■ **Énoncé a**:
Répondez aux questions suivantes à partir de la critique du Bal des ombres.
(i) Quel poste Bram Stoker occupait-il au théâtre ?
(ii) Sur les planches de quel théâtre Ellen Terry a-t-elle souvent joué ?
(iii) Quel roman historique de Joseph O’Connor a été une vraie déception pour l’auteur de la critique ?

■ **Texte source**:
▬▬▬▬▬▬
Joseph O’Connor, Le bal des ombres

« La pièce en était au troisième acte lorsqu’il entra. Dehors rugissait l’orage. Trempé, frigorifié, il ne put trouver sa place dans le noir, aussi resta-t-il debout dans l’allée, près du premier rang. Les éclairs étincelaient à travers les hautes fenêtres du théâtre – qui, comme beaucoup de salles anciennes, avait jadis été une église. Le public foudroyé était bouche bée.
Henry Irving s’arrêta au milieu d’une scène et les toisa d’un air lugubre, les yeux rouges dans la lumière des becs de gaz. »
Fiction autour des vies de l’auteur de Dracula mésestimé de son vivant, l’Irlandais Bram Stoker, ainsi que des acteurs de théâtre Henry Irving et Ellen Terry, ce roman propose une plongée dans une époque fascinante, l’Angleterre dans la deuxième moitié du dix-neuvième siècle.
J’ai trouvé le roman formidable dès les premières pages, craignant toutefois que l’enchantement cesse. En effet, jusqu’alors, je n’avais pas trop aimé Joseph O’Connor dans ses romans historiques : léger ennui avec L’étoile des mers et vraie déception avec Muse, alors que j’avais adoré ses romans à l’atmosphère plus contemporaine.
Rien de tel cette fois, l’immersion dans les coulisses d’un théâtre londonien est totale, c’est une parenthèse merveilleuse. Le très sérieux Bram Stoker y était régisseur, bras droit du « Chef » Irving, personnage des plus fantasques. L’actrice Ellen Terry a fréquenté souvent les planches du Lyceum. Entre les trois figures du roman s’est jouée une grande histoire d’amitié, très certainement, d’amour, peut-être, qui a été, comme le suggère Joseph O’Connor, un des moteurs de la création de Dracula.

« Il est important de se maintenir à flot, les yeux braqués sur l’horizon, toujours. Le passé est un fou qui se noie ; lancez-lui une corde, il vous entraînera avec lui. »
▬▬▬▬▬▬
■ **Énoncé b**: Affichez chaque ligne des enregistrements qui contient la chaîne « brick ».

■ **Documents de travail**:
▬▬▬▬▬▬
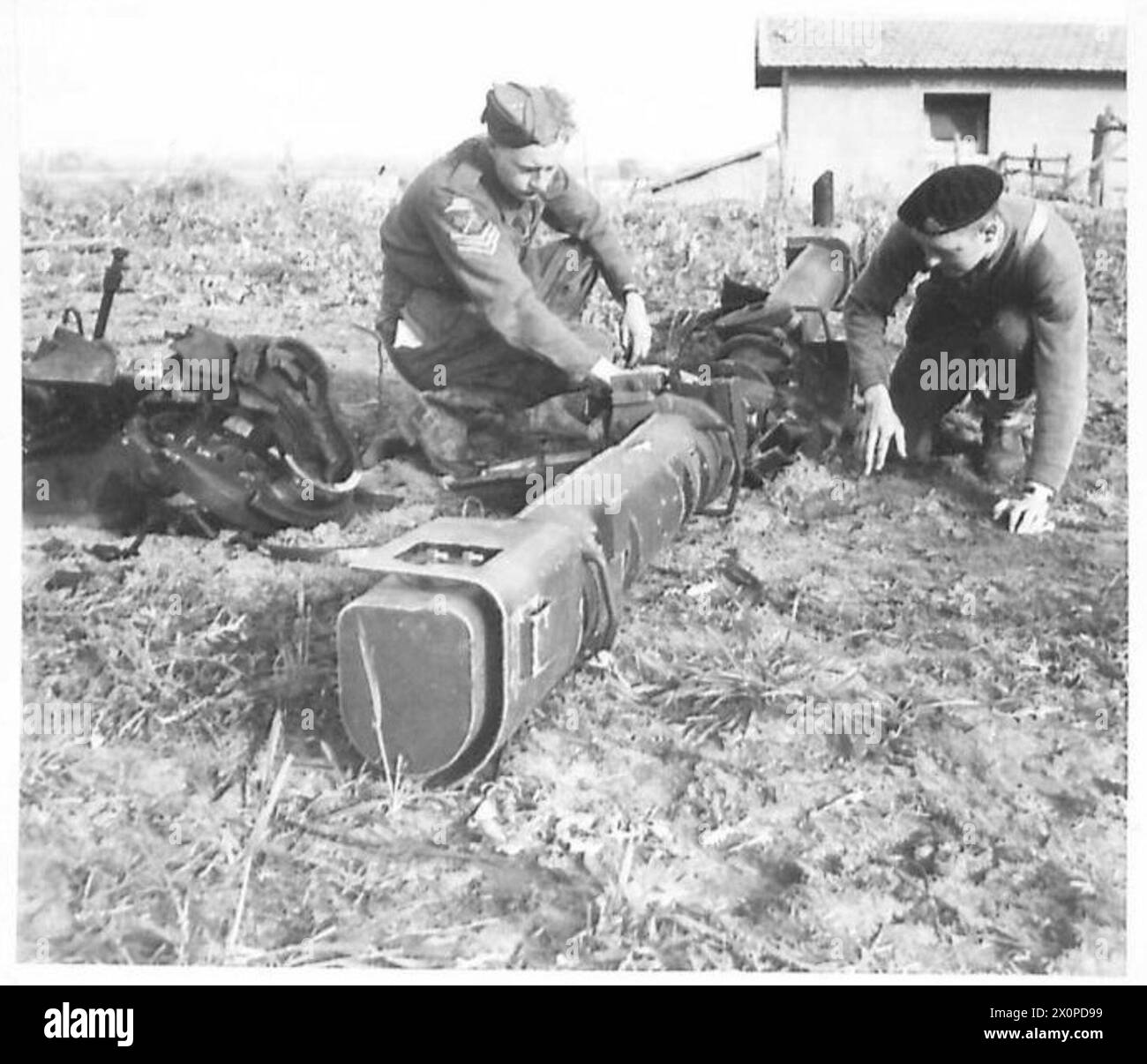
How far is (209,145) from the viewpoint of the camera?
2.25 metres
▬▬▬▬▬▬
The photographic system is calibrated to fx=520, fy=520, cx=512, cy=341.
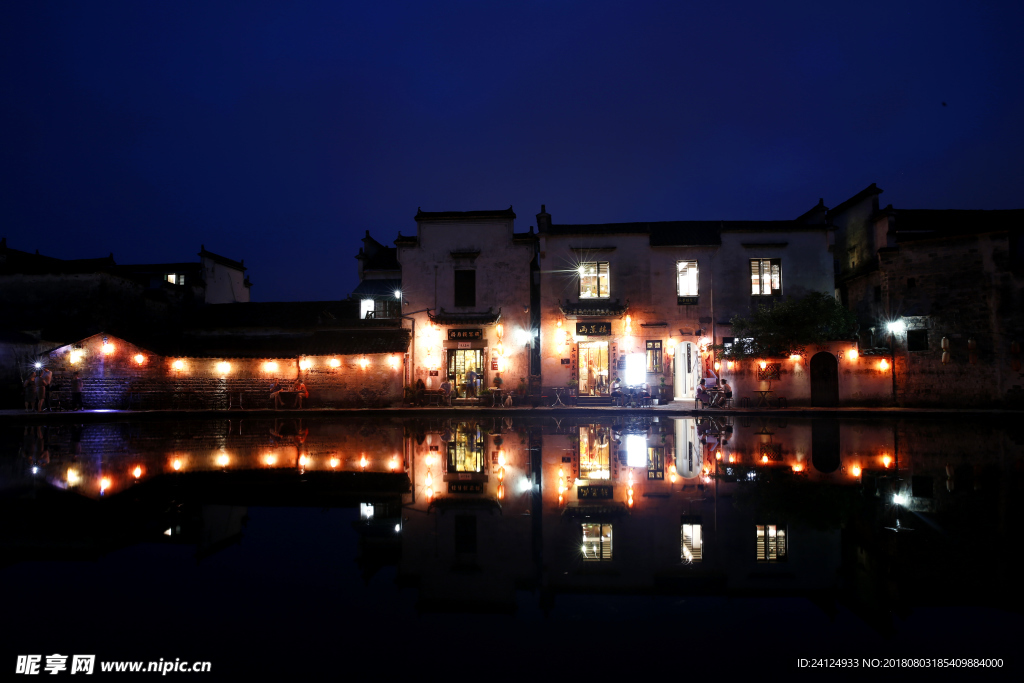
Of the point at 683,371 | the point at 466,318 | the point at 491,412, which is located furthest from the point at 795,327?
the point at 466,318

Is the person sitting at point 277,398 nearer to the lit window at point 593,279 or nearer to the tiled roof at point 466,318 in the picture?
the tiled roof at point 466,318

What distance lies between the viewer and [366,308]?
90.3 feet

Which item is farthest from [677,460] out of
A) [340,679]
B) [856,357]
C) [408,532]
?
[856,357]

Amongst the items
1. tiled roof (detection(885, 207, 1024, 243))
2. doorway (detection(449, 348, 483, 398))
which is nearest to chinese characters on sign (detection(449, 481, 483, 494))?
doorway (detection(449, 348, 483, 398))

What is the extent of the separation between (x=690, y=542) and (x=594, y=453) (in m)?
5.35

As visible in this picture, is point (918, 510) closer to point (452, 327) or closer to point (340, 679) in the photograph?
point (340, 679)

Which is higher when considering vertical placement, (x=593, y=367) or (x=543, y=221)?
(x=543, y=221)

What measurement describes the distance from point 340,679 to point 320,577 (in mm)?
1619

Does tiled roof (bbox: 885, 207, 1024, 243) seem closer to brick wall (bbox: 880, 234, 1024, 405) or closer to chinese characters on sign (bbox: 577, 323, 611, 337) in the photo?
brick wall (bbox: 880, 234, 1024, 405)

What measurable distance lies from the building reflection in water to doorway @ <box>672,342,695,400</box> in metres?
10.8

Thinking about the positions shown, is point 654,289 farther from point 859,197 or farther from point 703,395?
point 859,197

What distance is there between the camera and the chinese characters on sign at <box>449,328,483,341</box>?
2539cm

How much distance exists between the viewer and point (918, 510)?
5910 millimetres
▬▬▬▬▬▬
■ **Réponse a**:
(i) Il était régisseur, bras droit du « Chef » Irving.
(ii) Le Lyceum.
(iii) Muse.

■ **Réponse b**:
Does tiled roof (bbox: 885, 207, 1024, 243) seem closer to brick wall (bbox: 880, 234, 1024, 405) or closer to chinese characters on sign (bbox: 577, 323, 611, 337) in the photo?
brick wall (bbox: 880, 234, 1024, 405)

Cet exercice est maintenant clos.